Warning
You are reading a version of the website built against the unstable main
branch. This content is liable to change without notice and may be inappropriate for your use case.
You can find the documentation for the current stable release here.
Ensemble parallelism¶
Ensemble parallelism means solving simultaneous copies of a model with different coefficients, right hand sides, or initial data, in situations that require communication between the copies. Use cases include ensemble data assimilation, uncertainty quantification, and time parallelism. This manual section assumes some familiarity with parallel programming with MPI.
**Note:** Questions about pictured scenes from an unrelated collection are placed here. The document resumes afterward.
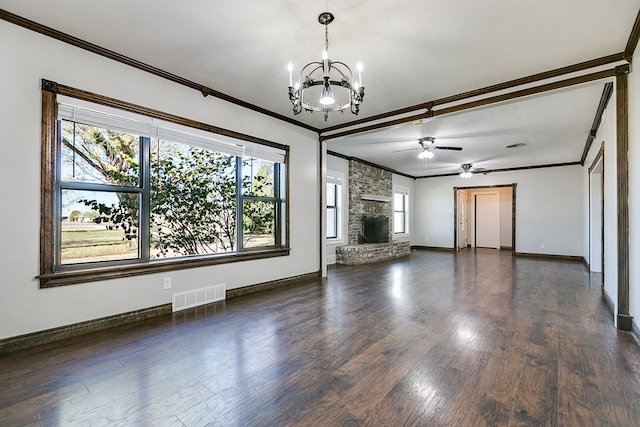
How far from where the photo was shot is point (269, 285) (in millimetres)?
4855

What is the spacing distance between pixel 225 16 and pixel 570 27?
9.95ft

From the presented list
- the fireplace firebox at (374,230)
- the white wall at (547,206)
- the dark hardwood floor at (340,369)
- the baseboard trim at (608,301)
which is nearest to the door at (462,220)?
the white wall at (547,206)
The Ensemble communicator¶
In ensemble parallelism, we split the MPI communicator into a number of spatial subcommunicators, each of which we refer to as an ensemble member (shown in blue in the figure below). Within each ensemble member, existing Firedrake functionality allows us to specify the finite element problems which use spatial parallelism across the spatial subcommunicator in the usual way. Another set of subcommunicators - the ensemble subcommunicators - then allow communication between ensemble members (shown in grey in the figure below). Together, the spatial and ensemble subcommunicators form a Cartesian product over the original global communicator.
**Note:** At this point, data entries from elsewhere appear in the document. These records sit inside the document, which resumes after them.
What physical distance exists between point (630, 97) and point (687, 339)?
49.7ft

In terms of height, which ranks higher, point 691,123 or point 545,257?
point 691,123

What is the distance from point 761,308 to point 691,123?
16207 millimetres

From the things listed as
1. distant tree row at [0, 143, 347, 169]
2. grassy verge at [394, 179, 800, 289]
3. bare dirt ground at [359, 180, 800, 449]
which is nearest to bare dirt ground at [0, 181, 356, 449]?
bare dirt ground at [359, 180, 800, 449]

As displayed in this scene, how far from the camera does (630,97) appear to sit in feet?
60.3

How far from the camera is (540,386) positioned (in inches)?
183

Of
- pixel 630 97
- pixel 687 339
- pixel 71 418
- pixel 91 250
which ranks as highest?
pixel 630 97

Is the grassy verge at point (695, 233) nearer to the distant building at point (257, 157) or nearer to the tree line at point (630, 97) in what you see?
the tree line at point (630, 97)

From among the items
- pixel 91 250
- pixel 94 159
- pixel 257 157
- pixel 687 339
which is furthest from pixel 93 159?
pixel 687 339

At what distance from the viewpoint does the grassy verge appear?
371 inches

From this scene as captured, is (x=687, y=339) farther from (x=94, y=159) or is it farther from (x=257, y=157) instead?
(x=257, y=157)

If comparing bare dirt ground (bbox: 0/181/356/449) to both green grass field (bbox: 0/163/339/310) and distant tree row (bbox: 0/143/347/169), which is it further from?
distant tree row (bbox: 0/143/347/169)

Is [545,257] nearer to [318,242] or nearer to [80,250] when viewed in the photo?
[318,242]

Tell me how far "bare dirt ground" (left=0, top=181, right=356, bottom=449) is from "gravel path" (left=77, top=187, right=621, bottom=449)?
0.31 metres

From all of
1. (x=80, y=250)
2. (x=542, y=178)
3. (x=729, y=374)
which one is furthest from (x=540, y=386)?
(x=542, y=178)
Spatial and ensemble parallelism for an ensemble with 5 members, each of which is executed in parallel over 5 processors.¶
The additional functionality required to support ensemble parallelism
is the ability to send instances of Function
from one
ensemble to another. This is handled by the Ensemble
class.
Each ensemble member must have the same spatial parallel domain decomposition, so
instantiating an Ensemble
requires a communicator to split
(usually, but not necessarily, MPI_COMM_WORLD
) plus the number of
MPI processes to be used in each member of the ensemble (5 in the
figure above, and 2 in the example code below). The number of ensemble
members is implicitly calculated by dividing the size of the original
communicator by the number processes in each ensemble member. The
total number of processes launched by mpiexec
must therefore be
equal to the product of the number of ensemble members with the number of
processes to be used for each ensemble member, and an exception will be
raised if this is not the case.
my_ensemble = Ensemble(COMM_WORLD, 2)
Then, the spatial sub-communicator Ensemble.comm
must be passed
to Mesh()
(possibly via inbuilt mesh generators in
utility_meshes
), so that it will then be used by any
FunctionSpace()
and Function
derived from the mesh.
mesh = UnitSquareMesh(
20, 20, comm=my_ensemble.comm,
distribution_parameters={"partitioner_type": "simple"})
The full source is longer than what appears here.